_ENTRIES SUPPLIED_
Begin

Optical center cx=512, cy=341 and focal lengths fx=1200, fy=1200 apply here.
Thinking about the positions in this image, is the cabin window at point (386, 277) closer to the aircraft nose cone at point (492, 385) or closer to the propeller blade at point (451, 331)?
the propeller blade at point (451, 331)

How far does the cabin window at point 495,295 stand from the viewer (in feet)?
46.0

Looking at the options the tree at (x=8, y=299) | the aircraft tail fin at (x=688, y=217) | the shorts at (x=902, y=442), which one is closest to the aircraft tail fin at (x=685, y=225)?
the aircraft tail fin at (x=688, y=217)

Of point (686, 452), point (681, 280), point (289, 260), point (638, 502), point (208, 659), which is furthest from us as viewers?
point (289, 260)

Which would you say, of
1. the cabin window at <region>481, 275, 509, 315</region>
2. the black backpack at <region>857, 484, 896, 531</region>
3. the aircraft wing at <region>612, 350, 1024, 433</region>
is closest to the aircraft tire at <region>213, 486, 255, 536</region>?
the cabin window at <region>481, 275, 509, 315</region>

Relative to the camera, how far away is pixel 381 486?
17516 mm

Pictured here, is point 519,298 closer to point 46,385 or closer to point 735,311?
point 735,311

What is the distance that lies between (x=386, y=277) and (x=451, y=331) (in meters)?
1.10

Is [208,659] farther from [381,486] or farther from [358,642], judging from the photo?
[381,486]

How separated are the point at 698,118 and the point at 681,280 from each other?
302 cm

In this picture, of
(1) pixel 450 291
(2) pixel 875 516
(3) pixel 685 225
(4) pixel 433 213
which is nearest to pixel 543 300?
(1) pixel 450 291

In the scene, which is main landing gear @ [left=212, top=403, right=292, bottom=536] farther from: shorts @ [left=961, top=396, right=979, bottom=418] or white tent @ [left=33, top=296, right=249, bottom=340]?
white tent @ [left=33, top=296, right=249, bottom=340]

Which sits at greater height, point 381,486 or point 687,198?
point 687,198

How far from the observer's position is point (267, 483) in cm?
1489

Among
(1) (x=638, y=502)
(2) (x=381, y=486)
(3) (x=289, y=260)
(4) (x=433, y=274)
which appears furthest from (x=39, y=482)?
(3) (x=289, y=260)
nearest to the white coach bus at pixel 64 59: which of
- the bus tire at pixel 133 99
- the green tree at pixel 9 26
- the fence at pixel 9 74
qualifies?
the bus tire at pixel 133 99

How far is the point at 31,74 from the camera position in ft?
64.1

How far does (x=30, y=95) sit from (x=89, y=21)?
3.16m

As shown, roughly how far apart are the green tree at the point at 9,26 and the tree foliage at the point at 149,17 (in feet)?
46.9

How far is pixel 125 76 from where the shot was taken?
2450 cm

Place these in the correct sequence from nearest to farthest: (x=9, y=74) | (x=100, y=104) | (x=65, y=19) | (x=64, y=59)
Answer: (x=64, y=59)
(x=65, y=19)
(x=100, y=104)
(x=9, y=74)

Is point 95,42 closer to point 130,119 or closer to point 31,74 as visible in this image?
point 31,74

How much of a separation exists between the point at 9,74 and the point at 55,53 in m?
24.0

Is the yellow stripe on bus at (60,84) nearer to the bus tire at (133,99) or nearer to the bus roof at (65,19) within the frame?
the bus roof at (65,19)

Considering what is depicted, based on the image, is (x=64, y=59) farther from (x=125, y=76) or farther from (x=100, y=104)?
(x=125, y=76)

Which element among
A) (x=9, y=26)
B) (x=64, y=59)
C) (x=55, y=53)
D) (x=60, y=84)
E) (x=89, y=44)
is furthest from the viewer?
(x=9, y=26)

End

_AIM_
Make an exact copy of every entry.

_TASK RESULT_
Optical center cx=512, cy=341 and focal lengths fx=1200, fy=1200 apply here.
Thinking about the positions in this image, is the cabin window at point (386, 277) closer to the aircraft nose cone at point (492, 385) or closer to the propeller blade at point (451, 331)?
the propeller blade at point (451, 331)

How far does the cabin window at point 495,295 stand from the viewer (in feet)?
46.0

Looking at the options the tree at (x=8, y=299) | the aircraft tail fin at (x=688, y=217) | the shorts at (x=902, y=442), which one is closest to the aircraft tail fin at (x=685, y=225)?
the aircraft tail fin at (x=688, y=217)

Of point (686, 452), point (681, 280), point (289, 260), point (638, 502), point (208, 659), which is furthest from us as viewers?
point (289, 260)

Which would you say, of
1. the cabin window at <region>481, 275, 509, 315</region>
2. the black backpack at <region>857, 484, 896, 531</region>
3. the aircraft wing at <region>612, 350, 1024, 433</region>
is closest to the aircraft tire at <region>213, 486, 255, 536</region>?
the cabin window at <region>481, 275, 509, 315</region>

Relative to the camera, how far away is pixel 381 486?
17516 mm

Pictured here, is point 519,298 closer to point 46,385 or closer to point 735,311?
point 735,311

What is the distance that lies between (x=386, y=277) and (x=451, y=331) (in meters)?
1.10

Is [208,659] farther from [381,486] or farther from [358,642], judging from the photo?
[381,486]

How separated are the point at 698,118 and the point at 681,280 from each other?
302 cm

In this picture, of
(1) pixel 450 291
(2) pixel 875 516
(3) pixel 685 225
(4) pixel 433 213
which is nearest to pixel 543 300?
(1) pixel 450 291

In the scene, which is main landing gear @ [left=212, top=403, right=292, bottom=536] farther from: shorts @ [left=961, top=396, right=979, bottom=418] or white tent @ [left=33, top=296, right=249, bottom=340]?
white tent @ [left=33, top=296, right=249, bottom=340]

Which sits at greater height, point 381,486 or point 687,198?
point 687,198

How far from the observer's position is point (267, 483) in cm?
1489

Among
(1) (x=638, y=502)
(2) (x=381, y=486)
(3) (x=289, y=260)
(4) (x=433, y=274)
which appears furthest from (x=39, y=482)?
(3) (x=289, y=260)
nearest to the white coach bus at pixel 64 59: which of
- the bus tire at pixel 133 99
- the green tree at pixel 9 26
- the fence at pixel 9 74
qualifies?
the bus tire at pixel 133 99

How far is the point at 31,74 from the camera position in ft?
64.1

How far does (x=30, y=95) sit from (x=89, y=21)?
3.16m

As shown, roughly how far apart are the green tree at the point at 9,26 and the tree foliage at the point at 149,17 (in feet)?
46.9

How far is pixel 125 76 from where the shot was taken?
2450 cm

Place these in the correct sequence from nearest to farthest: (x=9, y=74) | (x=100, y=104) | (x=65, y=19) | (x=64, y=59)
Answer: (x=64, y=59)
(x=65, y=19)
(x=100, y=104)
(x=9, y=74)

Is point 95,42 closer to point 130,119 or closer to point 31,74 as visible in this image?
point 31,74

How much of a separation exists between the point at 9,74 and the point at 55,53 in m?
24.0

Is the yellow stripe on bus at (60,84) nearer to the bus tire at (133,99) or nearer to the bus roof at (65,19) within the frame?
the bus roof at (65,19)

Considering what is depicted, based on the image, is (x=64, y=59) farther from (x=125, y=76) or farther from (x=100, y=104)?
(x=125, y=76)

Which element among
A) (x=9, y=26)
B) (x=64, y=59)
C) (x=55, y=53)
D) (x=60, y=84)
E) (x=89, y=44)
is furthest from the viewer?
(x=9, y=26)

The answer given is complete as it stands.